— WHAT YOU HAVE TO DO —
Locate every line in the records below that holds the word "significantly" and return each one.

--- DATA UNDER STUDY Enclosed Below ---

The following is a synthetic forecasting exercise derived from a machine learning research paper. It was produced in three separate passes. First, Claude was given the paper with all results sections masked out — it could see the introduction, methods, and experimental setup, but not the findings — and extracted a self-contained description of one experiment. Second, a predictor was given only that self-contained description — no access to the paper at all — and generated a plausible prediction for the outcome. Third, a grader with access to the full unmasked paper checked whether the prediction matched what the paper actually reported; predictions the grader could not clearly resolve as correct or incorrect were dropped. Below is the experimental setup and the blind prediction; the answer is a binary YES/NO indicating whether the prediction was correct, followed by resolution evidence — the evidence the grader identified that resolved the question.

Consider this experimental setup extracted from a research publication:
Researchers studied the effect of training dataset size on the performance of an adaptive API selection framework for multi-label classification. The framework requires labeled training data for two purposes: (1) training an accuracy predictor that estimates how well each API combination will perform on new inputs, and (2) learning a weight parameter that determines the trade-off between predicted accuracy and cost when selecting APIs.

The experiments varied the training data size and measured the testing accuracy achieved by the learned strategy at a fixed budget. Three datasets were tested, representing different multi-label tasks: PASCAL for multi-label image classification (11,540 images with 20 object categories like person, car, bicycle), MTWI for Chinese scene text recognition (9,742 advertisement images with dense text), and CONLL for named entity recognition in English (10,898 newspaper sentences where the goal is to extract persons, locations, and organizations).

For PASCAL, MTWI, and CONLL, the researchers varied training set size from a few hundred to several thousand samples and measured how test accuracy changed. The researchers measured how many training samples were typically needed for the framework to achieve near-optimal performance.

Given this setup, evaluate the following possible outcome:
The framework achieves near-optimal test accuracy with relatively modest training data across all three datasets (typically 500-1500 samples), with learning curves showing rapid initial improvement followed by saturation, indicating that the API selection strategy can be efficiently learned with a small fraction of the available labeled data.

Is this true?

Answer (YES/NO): NO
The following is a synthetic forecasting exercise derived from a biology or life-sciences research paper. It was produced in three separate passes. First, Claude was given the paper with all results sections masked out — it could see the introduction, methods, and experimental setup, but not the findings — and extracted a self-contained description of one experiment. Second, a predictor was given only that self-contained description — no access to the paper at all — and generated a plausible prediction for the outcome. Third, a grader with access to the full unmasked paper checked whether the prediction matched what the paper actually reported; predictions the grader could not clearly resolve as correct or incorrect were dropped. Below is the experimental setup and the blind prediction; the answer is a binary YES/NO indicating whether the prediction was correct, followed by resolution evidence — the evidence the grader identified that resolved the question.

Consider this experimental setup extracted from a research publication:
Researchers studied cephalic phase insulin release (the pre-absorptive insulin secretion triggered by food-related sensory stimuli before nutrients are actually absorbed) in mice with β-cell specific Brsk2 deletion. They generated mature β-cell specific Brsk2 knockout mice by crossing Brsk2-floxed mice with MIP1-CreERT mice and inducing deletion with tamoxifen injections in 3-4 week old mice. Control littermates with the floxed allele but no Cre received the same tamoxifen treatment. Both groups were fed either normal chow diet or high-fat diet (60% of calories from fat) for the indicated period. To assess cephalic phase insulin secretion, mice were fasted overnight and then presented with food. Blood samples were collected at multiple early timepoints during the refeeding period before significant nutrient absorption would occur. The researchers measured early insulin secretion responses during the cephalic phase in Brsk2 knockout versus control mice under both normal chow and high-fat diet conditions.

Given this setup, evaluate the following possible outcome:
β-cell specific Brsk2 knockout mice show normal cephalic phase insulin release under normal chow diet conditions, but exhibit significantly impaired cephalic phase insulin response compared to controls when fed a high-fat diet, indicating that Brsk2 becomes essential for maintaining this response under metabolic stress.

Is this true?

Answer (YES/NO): NO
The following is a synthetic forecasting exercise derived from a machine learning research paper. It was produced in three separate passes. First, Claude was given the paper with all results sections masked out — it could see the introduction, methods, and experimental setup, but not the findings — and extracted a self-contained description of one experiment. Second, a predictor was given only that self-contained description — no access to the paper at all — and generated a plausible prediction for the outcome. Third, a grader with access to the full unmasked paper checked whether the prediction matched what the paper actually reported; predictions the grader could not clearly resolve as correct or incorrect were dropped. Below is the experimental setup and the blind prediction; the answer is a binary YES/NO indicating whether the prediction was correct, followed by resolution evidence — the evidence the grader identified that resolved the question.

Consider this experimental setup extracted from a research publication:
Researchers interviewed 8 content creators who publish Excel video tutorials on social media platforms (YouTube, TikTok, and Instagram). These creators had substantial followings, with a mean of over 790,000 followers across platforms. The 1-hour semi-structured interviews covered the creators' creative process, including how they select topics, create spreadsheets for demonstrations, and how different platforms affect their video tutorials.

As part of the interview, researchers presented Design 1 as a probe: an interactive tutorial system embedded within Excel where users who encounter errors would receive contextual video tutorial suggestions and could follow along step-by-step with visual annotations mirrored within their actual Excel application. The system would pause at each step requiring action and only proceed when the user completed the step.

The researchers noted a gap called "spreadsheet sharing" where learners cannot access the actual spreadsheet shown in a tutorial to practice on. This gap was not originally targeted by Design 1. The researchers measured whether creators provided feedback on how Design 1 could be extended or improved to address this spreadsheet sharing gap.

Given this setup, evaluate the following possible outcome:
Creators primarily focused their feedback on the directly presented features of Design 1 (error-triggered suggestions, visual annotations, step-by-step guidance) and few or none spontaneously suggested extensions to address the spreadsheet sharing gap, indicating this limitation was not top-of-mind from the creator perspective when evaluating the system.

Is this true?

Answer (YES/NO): YES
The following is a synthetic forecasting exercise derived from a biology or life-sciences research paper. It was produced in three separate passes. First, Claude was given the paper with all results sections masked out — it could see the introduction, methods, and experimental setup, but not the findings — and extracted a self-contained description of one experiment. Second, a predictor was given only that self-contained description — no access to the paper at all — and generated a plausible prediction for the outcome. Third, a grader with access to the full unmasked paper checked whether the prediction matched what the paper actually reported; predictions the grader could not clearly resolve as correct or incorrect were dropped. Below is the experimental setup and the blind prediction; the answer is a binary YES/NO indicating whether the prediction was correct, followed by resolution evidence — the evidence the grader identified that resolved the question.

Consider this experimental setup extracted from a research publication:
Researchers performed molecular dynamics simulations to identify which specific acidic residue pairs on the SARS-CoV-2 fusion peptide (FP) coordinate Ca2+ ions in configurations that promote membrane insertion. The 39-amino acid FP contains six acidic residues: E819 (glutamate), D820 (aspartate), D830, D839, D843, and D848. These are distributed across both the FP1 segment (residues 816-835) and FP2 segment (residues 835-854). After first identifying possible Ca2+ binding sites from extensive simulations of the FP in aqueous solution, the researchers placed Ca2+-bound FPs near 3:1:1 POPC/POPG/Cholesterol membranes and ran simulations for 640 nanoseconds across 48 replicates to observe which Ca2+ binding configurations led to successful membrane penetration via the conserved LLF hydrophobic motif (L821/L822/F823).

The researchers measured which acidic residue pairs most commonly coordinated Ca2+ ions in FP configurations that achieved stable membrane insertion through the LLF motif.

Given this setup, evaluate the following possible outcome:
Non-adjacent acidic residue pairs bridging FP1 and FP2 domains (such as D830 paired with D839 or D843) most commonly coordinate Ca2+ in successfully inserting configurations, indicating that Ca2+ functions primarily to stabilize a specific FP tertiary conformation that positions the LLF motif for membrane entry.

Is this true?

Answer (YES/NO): NO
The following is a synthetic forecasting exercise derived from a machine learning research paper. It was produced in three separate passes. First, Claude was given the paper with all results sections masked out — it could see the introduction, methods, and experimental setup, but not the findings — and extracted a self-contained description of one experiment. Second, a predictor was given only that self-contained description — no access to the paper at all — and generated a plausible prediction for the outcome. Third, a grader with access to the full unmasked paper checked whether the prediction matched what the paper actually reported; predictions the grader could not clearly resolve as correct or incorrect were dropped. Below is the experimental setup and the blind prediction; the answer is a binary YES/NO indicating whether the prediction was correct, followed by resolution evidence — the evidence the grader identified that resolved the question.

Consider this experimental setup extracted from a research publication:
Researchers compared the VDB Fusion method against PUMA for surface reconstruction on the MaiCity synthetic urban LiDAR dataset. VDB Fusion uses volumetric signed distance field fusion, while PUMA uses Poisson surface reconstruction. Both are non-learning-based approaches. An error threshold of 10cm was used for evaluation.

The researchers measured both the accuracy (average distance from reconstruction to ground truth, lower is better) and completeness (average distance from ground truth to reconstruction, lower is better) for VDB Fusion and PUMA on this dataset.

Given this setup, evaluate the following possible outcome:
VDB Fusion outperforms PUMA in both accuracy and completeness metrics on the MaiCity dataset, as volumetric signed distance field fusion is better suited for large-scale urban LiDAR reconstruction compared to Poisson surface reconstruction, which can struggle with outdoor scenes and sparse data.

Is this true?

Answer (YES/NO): NO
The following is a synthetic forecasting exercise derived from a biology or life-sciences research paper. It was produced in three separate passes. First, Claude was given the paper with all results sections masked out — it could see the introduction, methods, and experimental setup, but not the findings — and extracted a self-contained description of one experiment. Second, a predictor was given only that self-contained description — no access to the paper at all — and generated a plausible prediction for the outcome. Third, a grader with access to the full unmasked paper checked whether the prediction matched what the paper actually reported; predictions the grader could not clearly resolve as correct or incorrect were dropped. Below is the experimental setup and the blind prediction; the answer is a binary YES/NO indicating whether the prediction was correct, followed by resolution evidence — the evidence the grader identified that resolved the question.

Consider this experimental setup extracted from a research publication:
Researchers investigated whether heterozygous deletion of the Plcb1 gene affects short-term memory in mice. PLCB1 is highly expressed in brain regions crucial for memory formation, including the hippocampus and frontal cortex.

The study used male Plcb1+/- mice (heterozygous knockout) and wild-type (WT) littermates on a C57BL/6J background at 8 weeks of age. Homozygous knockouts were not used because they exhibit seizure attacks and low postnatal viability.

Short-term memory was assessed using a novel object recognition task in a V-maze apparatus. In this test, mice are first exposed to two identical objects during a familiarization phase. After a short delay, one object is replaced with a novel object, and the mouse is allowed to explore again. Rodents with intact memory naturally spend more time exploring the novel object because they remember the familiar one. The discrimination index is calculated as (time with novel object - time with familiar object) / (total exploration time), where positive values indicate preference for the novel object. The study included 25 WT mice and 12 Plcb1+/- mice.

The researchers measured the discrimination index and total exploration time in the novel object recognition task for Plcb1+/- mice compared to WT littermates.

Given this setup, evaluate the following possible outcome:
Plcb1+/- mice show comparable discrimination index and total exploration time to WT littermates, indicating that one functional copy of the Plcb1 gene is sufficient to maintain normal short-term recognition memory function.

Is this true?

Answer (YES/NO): NO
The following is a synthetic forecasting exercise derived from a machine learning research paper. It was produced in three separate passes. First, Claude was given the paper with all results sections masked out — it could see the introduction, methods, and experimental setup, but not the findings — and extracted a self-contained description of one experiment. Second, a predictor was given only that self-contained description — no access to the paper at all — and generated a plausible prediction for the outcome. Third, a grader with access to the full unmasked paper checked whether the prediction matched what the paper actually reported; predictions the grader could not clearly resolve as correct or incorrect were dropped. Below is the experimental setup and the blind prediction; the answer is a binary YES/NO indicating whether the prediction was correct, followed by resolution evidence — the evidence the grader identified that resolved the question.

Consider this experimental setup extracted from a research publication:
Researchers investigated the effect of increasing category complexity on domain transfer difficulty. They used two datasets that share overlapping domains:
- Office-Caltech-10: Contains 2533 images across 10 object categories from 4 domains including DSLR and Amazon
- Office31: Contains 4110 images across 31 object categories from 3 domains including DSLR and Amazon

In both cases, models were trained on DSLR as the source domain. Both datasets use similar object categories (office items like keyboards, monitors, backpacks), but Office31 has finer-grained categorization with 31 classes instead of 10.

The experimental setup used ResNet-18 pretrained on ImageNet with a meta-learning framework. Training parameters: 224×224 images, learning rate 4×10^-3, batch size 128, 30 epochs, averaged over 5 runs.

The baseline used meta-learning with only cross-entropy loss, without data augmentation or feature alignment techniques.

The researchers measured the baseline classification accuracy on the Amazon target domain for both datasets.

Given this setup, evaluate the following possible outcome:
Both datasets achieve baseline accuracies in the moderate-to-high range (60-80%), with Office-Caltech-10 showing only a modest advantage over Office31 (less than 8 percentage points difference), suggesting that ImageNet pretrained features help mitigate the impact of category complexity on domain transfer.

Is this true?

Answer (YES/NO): NO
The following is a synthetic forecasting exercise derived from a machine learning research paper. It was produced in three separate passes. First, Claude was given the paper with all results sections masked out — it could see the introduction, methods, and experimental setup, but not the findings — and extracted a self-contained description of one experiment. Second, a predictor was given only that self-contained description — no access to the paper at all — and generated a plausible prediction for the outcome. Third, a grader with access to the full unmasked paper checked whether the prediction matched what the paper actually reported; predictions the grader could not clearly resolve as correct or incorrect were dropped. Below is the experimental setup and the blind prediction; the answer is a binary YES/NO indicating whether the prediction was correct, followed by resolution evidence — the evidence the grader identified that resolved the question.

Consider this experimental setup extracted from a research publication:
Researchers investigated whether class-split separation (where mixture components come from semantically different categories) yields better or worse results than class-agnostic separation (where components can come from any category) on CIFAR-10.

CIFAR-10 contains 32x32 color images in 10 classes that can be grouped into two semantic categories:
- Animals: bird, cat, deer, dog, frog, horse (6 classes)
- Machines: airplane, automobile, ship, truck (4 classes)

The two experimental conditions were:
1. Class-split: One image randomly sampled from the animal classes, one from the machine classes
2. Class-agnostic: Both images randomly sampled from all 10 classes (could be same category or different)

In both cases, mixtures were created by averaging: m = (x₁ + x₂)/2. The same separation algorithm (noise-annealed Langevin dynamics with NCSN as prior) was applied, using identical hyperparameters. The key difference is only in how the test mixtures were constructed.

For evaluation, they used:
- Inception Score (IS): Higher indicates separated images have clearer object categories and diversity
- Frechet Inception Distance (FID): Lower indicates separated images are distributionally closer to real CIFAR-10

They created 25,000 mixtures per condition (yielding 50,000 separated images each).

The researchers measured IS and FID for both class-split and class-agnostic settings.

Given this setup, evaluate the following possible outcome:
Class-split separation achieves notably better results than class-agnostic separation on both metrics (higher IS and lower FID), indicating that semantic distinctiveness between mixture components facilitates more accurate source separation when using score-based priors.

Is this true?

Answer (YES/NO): NO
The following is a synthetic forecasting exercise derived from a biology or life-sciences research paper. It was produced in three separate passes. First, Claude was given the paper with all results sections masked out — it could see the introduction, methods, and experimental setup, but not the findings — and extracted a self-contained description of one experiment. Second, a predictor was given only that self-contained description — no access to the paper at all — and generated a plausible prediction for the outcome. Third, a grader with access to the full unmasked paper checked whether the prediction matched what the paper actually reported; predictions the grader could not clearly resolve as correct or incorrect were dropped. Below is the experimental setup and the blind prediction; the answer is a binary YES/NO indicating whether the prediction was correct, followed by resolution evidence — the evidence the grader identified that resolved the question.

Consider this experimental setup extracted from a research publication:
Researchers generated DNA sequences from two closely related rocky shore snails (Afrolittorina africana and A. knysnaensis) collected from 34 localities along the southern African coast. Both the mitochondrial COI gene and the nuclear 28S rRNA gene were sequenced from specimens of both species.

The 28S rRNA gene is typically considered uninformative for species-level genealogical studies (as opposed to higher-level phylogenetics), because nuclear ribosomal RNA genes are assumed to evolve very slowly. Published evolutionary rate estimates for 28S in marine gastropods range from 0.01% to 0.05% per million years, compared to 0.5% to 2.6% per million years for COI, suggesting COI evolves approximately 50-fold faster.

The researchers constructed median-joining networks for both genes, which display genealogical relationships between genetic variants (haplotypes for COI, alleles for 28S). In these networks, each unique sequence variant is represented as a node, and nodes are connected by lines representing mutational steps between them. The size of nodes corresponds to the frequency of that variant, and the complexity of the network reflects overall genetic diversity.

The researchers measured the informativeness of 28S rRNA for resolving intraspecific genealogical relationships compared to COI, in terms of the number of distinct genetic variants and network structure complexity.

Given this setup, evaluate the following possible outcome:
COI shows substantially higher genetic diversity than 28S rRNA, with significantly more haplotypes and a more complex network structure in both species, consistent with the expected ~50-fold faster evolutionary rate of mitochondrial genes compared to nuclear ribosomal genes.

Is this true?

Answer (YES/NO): NO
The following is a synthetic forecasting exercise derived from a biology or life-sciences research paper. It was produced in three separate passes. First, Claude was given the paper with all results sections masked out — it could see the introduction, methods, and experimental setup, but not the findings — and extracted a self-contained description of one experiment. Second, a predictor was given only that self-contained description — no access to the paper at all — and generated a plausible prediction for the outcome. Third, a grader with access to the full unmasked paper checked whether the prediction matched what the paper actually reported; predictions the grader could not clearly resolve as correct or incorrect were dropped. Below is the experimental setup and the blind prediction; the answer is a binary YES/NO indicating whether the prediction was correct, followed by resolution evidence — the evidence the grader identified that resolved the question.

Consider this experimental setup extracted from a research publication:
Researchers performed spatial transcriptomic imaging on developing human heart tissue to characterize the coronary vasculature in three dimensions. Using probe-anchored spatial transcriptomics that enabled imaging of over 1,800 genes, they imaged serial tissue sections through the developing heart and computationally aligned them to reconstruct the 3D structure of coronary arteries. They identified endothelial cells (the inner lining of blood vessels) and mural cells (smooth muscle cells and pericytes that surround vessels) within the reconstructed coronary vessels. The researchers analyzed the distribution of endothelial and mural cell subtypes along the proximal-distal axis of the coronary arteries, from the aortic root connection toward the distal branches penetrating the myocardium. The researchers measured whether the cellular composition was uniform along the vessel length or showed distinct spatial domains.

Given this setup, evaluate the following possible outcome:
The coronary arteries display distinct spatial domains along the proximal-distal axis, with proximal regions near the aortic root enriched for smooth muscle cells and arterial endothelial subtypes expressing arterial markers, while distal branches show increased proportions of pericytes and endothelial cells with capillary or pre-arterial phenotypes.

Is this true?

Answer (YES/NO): NO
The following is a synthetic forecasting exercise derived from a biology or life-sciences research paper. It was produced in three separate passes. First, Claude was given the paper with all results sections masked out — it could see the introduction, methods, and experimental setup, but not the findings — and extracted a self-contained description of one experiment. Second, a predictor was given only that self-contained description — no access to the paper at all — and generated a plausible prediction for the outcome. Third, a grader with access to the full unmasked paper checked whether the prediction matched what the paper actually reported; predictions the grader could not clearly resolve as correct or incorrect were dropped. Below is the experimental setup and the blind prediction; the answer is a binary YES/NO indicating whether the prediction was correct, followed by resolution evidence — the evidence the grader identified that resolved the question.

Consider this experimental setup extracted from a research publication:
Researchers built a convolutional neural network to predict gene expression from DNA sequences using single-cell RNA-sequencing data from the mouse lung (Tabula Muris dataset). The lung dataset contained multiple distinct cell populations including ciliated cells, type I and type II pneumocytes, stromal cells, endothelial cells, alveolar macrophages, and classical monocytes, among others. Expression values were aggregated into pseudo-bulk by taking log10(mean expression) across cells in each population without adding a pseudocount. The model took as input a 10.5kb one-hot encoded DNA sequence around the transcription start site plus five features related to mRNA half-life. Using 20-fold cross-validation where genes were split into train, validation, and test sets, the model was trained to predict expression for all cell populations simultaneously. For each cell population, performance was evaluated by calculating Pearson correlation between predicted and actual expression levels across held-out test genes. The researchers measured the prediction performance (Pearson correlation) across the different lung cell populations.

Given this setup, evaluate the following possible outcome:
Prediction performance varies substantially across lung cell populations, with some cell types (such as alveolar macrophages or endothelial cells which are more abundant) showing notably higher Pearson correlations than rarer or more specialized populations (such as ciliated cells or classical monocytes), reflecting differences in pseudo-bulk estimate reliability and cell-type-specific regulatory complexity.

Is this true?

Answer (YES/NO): NO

--- End of Enclosed DATA UNDER STUDY ---

— SOLUTION TO THIS PROBLEM —
β-cell specific Brsk2 knockout mice show normal cephalic phase insulin release under normal chow diet conditions, but exhibit significantly impaired cephalic phase insulin response compared to controls when fed a high-fat diet, indicating that Brsk2 becomes essential for maintaining this response under metabolic stress.
COI shows substantially higher genetic diversity than 28S rRNA, with significantly more haplotypes and a more complex network structure in both species, consistent with the expected ~50-fold faster evolutionary rate of mitochondrial genes compared to nuclear ribosomal genes.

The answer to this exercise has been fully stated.